After being imprisoned for more than two years, US Navy veteran Mark Frerichs was finally released by the Taliban after lengthy, intense negotiations with the current administration.

The Taliban previously denied having Frerichs on their hands. Still, after negotiations involving a prisoner swap for a vital associate of the Afgan rulers, the veteran was released and admitted to having been captive since 2020.

Two Years in Captivity, Now Free

“Today, Mark Frerichs was handed over to the US, and Haji Bashir was handed over to us at Kabul airport,” said Amir Khan Muttaqi, the Acting Afghan Foreign Minister, on Monday.

Bashir Noorzai was a notorious drug lord and Taliban member who had spent 17 years and six months in US captivity. The Afghan druglord was held at the infamous US military prison at Guantanamo Bay, according to Muttaqi, to which a senior Biden administration official firmly debunked.

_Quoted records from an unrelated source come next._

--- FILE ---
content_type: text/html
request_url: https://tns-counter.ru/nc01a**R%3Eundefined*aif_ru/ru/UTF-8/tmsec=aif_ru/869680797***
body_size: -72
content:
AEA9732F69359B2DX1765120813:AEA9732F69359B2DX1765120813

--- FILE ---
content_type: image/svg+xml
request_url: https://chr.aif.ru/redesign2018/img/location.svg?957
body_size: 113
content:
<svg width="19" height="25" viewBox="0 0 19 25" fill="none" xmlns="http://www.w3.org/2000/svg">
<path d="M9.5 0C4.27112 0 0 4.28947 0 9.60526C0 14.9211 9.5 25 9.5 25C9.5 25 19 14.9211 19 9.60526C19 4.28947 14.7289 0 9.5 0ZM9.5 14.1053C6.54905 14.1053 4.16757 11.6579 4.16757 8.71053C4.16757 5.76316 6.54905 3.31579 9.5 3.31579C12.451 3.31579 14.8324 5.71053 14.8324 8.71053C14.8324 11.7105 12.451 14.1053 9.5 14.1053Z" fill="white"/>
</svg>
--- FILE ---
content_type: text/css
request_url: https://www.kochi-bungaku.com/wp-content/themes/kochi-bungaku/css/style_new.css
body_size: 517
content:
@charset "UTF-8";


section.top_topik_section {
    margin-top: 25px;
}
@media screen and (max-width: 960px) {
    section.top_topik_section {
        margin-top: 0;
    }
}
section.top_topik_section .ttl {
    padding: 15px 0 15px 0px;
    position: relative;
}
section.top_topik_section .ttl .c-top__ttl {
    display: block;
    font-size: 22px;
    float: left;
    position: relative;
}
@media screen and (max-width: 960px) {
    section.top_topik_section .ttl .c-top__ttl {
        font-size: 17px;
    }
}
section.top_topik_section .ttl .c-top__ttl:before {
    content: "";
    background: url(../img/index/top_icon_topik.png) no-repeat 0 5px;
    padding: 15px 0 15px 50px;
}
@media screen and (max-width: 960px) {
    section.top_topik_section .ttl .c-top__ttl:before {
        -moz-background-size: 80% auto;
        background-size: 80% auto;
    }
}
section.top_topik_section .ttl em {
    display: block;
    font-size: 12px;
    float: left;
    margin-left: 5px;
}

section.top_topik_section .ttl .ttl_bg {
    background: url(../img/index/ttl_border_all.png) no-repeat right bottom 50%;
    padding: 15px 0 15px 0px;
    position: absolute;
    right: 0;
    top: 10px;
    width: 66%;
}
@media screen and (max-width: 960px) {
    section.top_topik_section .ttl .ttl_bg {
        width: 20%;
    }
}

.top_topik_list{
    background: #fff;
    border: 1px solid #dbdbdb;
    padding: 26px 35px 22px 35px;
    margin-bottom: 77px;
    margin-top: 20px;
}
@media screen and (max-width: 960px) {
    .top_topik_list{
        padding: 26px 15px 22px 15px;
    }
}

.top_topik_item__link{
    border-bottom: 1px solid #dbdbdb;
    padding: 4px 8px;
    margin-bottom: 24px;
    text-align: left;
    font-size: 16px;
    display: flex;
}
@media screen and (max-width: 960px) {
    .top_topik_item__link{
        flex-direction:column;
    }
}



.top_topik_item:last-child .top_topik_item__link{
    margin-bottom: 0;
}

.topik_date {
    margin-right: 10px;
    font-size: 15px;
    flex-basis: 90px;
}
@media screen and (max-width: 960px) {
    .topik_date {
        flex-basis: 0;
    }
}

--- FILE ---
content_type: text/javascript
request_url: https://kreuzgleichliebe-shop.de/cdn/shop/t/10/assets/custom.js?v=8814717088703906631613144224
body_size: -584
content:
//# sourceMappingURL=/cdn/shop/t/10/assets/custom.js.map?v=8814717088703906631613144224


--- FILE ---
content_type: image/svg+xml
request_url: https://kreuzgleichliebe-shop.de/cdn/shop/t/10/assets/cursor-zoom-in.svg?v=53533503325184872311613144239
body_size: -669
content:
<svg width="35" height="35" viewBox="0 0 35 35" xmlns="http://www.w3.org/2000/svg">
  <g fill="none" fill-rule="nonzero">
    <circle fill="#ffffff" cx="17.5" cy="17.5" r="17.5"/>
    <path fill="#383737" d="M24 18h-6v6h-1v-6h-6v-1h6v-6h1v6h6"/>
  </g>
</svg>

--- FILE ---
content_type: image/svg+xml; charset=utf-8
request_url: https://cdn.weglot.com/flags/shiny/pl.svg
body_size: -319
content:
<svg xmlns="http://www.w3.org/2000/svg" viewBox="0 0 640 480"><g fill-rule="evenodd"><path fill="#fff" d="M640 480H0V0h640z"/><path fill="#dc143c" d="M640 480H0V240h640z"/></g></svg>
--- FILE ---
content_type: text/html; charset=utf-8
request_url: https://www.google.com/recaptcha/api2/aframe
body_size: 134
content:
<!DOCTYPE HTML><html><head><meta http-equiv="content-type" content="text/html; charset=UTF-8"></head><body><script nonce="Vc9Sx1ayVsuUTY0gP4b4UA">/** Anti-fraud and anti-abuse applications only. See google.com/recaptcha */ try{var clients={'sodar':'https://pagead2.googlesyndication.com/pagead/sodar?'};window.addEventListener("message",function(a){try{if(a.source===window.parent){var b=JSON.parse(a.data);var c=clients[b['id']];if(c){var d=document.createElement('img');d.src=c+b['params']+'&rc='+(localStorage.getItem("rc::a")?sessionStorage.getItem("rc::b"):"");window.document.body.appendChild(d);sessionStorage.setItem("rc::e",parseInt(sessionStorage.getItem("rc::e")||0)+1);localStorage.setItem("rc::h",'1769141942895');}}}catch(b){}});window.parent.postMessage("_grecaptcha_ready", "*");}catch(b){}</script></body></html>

Frerichs, a Navy veteran from Illinois, served as a civil engineer contractor in Afghanistan when he was kidnapped in late January 2020—less than a month before the US signed a peace deal with the Taliban. According to news reports, he was believed to be held by the Haqqani network, a faction of the Afgan rulers.

As previously stated, the Taliban flatly denied having him captive; however, the New Yorker Magazine obtained a video earlier this year confirming the Navy veteran’s current situation, in which he can be seen pleading for his release.

Mark Frerichs
(Screenshot from CBS Chicago/YouTube)

“Please, release me… release me so that I may be reunited with my family. Thank you,” Frerichs said in the video taken back in November.

The successful prisoner swap was confirmed by US officials involved in the negotiations, who added that the Navy veteran appeared physically and mentally stable as he boarded the plane on his own.